Erythroxylum platyclados

Scientific classification
- Kingdom: Plantae
- Clade: Tracheophytes
- Clade: Angiosperms
- Clade: Eudicots
- Clade: Rosids
- Order: Malpighiales
- Family: Erythroxylaceae
- Genus: Erythroxylum
- Species: E. platyclados
- Binomial name: Erythroxylum platyclados Bojer
- Synonyms: Erythroxylum acranthum Hemsl. ; Erythroxylum crassipes Baill. ; Erythroxylum pulchellum Engl. ;

= Erythroxylum platyclados =

- Authority: Bojer

Species of plant

Erythroxylum platyclados, synonyms including Erythroxylum acranthum, is a species of flowering plant in the family Erythroxylaceae, native to parts of eastern Africa and the islands of Aldabra and Comoros. It grows as a tree or shrub. It was first described by Wenceslas Bojer in 1842.

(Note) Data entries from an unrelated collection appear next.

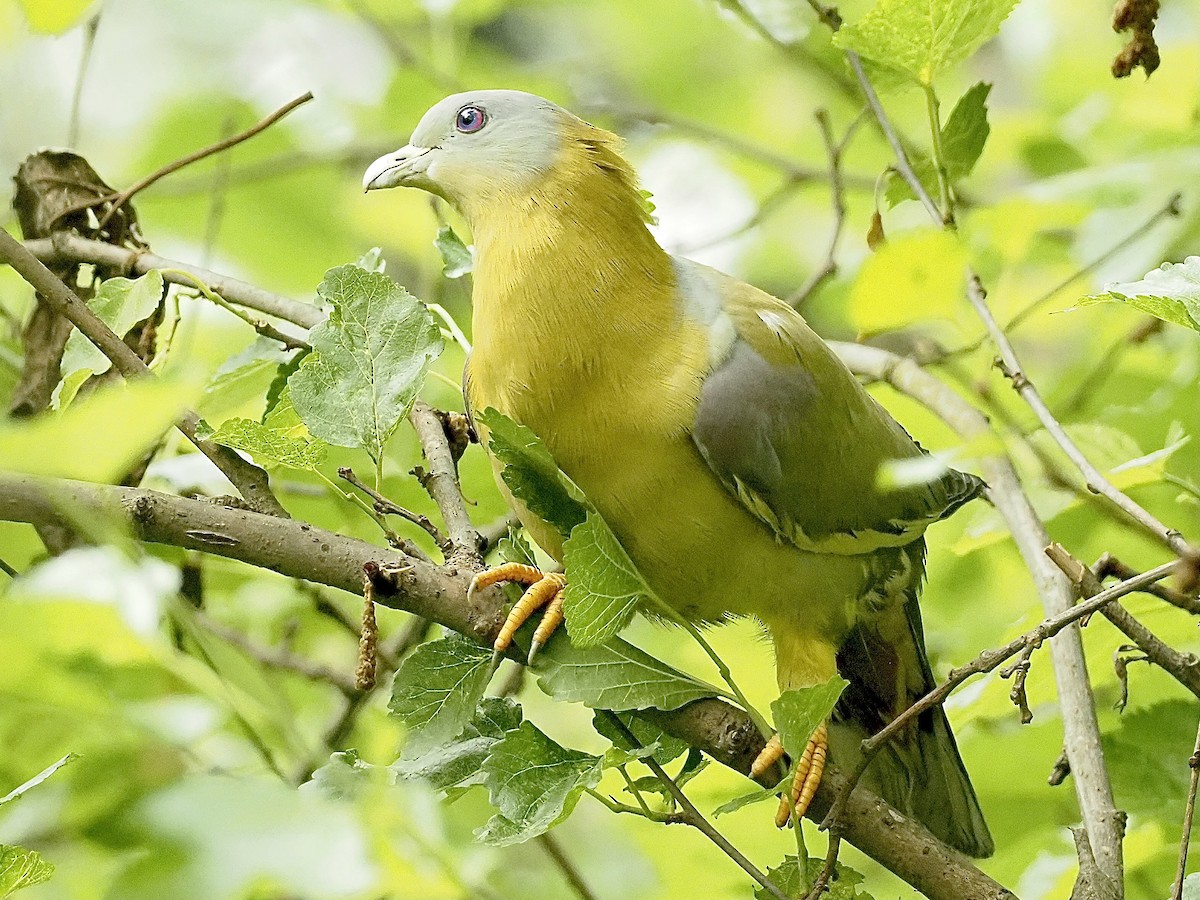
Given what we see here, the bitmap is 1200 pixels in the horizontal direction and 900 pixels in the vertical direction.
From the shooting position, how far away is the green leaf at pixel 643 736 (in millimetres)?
1693

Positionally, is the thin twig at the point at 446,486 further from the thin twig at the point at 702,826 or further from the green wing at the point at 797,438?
the green wing at the point at 797,438

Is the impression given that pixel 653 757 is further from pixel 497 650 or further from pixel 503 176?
pixel 503 176

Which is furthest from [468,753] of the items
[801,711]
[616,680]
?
[801,711]

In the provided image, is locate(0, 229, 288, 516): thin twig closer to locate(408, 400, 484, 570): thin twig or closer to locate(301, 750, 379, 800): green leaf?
locate(408, 400, 484, 570): thin twig

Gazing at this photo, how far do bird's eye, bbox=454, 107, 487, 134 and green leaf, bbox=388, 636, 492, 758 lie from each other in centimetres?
130

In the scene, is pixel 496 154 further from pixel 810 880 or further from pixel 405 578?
pixel 810 880

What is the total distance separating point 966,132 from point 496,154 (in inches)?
36.0

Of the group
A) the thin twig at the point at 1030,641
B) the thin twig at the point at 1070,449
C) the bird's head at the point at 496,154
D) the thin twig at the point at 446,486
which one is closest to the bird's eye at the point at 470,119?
the bird's head at the point at 496,154

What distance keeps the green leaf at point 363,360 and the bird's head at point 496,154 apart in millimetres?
785

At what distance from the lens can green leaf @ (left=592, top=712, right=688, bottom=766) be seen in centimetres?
169

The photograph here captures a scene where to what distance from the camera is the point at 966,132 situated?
231cm

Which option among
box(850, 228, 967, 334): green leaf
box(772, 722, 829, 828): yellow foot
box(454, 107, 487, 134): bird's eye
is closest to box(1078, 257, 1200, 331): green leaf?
box(850, 228, 967, 334): green leaf

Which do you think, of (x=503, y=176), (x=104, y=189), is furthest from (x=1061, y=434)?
(x=104, y=189)

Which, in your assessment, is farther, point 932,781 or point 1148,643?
point 932,781
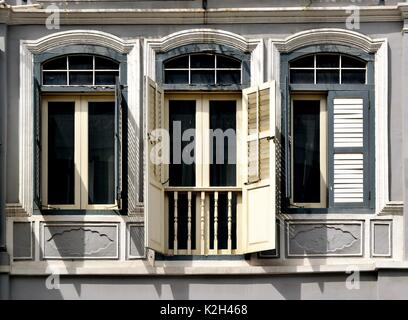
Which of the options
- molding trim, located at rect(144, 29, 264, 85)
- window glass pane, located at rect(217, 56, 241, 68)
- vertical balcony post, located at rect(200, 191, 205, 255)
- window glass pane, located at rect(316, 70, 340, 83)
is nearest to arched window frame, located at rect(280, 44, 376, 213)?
window glass pane, located at rect(316, 70, 340, 83)

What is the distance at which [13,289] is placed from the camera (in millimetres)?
18406

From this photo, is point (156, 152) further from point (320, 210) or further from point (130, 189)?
point (320, 210)

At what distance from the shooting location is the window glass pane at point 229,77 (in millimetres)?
18734

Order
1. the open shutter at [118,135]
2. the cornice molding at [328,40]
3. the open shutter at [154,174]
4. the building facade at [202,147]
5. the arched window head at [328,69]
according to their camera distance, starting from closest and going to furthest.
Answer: the open shutter at [154,174], the building facade at [202,147], the open shutter at [118,135], the cornice molding at [328,40], the arched window head at [328,69]

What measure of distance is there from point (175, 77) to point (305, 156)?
71.9 inches

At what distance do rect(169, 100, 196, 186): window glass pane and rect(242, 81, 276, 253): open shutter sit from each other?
0.71m

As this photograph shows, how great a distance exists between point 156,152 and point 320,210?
2054 mm

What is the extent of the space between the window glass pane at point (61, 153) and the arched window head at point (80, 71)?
297 millimetres

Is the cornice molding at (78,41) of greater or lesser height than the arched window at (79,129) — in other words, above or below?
above

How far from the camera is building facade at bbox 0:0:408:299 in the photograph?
18344 millimetres

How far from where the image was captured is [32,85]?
18.7 m

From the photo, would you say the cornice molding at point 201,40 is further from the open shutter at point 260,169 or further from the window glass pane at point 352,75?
the window glass pane at point 352,75

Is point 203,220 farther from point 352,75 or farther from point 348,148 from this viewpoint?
point 352,75

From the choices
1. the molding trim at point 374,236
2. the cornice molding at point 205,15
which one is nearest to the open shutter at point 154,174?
the cornice molding at point 205,15
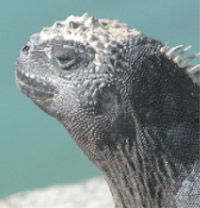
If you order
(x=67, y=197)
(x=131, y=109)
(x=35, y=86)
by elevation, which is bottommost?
(x=131, y=109)

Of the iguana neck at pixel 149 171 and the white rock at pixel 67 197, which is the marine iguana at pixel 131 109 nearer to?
the iguana neck at pixel 149 171

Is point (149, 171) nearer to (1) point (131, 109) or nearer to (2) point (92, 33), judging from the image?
(1) point (131, 109)

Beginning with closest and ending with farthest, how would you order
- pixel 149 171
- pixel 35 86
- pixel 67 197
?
pixel 149 171, pixel 35 86, pixel 67 197

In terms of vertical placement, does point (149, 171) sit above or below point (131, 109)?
below

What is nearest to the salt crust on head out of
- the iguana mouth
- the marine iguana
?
the marine iguana

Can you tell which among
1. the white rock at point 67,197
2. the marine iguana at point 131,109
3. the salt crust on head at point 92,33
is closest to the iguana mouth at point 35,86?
the marine iguana at point 131,109

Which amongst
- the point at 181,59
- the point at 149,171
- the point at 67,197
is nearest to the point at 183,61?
the point at 181,59

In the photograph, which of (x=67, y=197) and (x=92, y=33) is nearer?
(x=92, y=33)

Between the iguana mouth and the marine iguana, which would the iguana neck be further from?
the iguana mouth
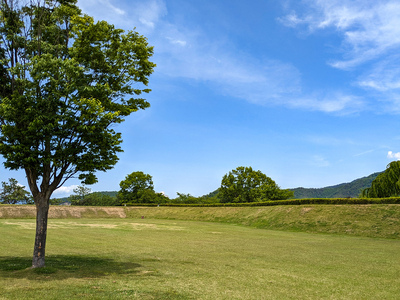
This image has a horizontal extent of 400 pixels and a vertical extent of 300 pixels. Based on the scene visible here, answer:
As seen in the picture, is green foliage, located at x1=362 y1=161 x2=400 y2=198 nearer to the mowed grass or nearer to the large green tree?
the mowed grass

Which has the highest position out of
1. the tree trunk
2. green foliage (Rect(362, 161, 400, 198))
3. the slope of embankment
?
green foliage (Rect(362, 161, 400, 198))

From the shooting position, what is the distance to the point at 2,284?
391 inches

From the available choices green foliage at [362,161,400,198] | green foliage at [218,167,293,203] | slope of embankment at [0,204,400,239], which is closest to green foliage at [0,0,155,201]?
slope of embankment at [0,204,400,239]

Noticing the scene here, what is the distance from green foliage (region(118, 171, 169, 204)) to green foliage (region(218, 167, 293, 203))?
93.4 ft

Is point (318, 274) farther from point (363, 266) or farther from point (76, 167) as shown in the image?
point (76, 167)

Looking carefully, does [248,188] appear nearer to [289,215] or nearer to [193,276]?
[289,215]

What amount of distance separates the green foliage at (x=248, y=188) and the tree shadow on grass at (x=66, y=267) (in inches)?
3207

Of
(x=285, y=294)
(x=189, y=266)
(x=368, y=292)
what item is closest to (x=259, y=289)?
(x=285, y=294)

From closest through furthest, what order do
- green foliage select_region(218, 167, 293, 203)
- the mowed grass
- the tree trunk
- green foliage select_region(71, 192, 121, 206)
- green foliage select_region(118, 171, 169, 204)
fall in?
the mowed grass → the tree trunk → green foliage select_region(218, 167, 293, 203) → green foliage select_region(118, 171, 169, 204) → green foliage select_region(71, 192, 121, 206)

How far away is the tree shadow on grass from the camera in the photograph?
11.6 m

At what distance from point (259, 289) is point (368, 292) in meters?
3.91

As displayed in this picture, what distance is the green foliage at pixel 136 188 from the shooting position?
109 metres

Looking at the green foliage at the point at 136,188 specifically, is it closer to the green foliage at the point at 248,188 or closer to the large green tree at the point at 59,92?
the green foliage at the point at 248,188

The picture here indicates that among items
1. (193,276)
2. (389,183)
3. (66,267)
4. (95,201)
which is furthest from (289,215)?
(95,201)
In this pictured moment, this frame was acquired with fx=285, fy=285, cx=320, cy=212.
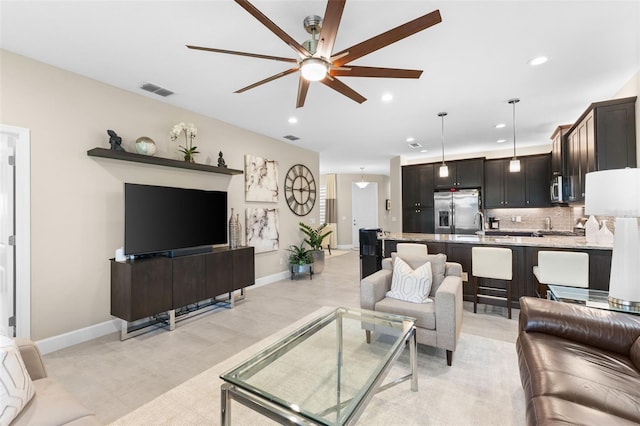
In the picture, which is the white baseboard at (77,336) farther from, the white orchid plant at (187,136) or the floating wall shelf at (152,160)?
the white orchid plant at (187,136)

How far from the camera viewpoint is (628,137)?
3.15 metres

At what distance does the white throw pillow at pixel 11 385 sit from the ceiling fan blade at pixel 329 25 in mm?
2279

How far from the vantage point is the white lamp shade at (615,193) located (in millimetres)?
2033

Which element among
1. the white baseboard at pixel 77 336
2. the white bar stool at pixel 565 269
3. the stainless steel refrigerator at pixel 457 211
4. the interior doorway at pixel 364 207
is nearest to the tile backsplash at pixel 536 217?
the stainless steel refrigerator at pixel 457 211

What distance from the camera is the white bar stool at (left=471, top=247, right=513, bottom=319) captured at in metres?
3.60

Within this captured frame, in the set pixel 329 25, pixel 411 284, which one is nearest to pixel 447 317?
pixel 411 284

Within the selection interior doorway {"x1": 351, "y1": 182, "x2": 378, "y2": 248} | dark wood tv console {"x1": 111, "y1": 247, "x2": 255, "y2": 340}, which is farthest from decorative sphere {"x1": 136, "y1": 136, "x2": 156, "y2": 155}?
interior doorway {"x1": 351, "y1": 182, "x2": 378, "y2": 248}

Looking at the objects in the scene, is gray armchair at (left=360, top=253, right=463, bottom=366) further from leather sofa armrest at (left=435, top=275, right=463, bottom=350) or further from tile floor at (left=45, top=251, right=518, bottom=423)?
tile floor at (left=45, top=251, right=518, bottom=423)

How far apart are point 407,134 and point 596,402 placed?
189 inches

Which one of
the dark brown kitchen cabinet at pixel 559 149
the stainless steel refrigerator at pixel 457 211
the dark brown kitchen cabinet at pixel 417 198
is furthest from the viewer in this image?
the dark brown kitchen cabinet at pixel 417 198

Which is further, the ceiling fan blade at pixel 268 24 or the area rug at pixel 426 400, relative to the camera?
the area rug at pixel 426 400

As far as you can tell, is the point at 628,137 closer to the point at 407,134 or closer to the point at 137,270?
the point at 407,134

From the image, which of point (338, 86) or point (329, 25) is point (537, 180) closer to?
point (338, 86)

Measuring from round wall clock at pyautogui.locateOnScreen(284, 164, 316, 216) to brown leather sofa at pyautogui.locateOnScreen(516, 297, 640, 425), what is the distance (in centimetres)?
457
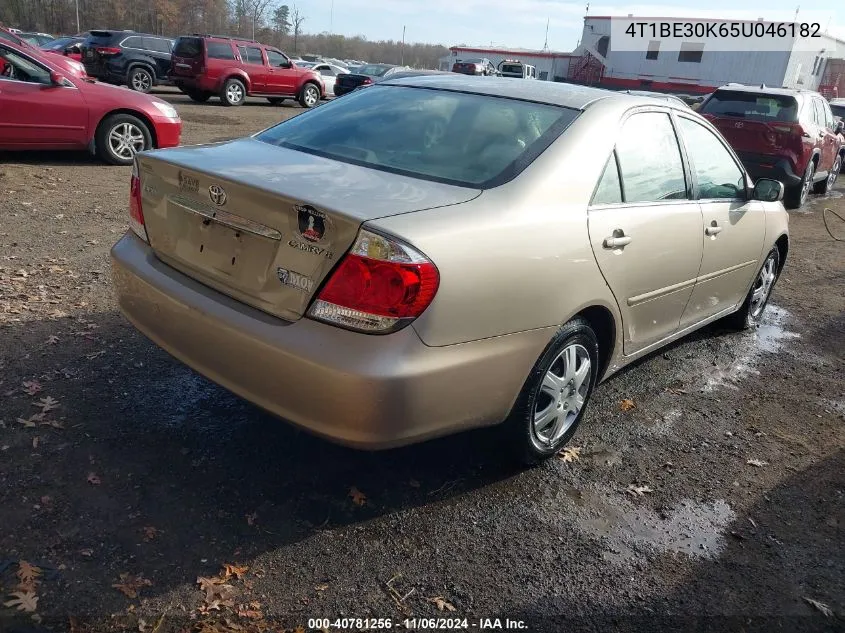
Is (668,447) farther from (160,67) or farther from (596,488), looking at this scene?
(160,67)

==Distribution and habitat==
Erythroxylum platyclados is native to Aldabra in Seychelles, the Comoros, Kenya, Madagascar, Mozambique and Tanzania. It mainly grows in seasonally dry tropical habitats.

==Conservation==
Erythroxylum acranthum was assessed as "vulnerable" in the 1998 IUCN Red List, where it is said to be native only to the Seychelles. As of February 2023, E. acranthum was regarded as a synonym of Erythroxylum platyclados, which has a much wider distribution.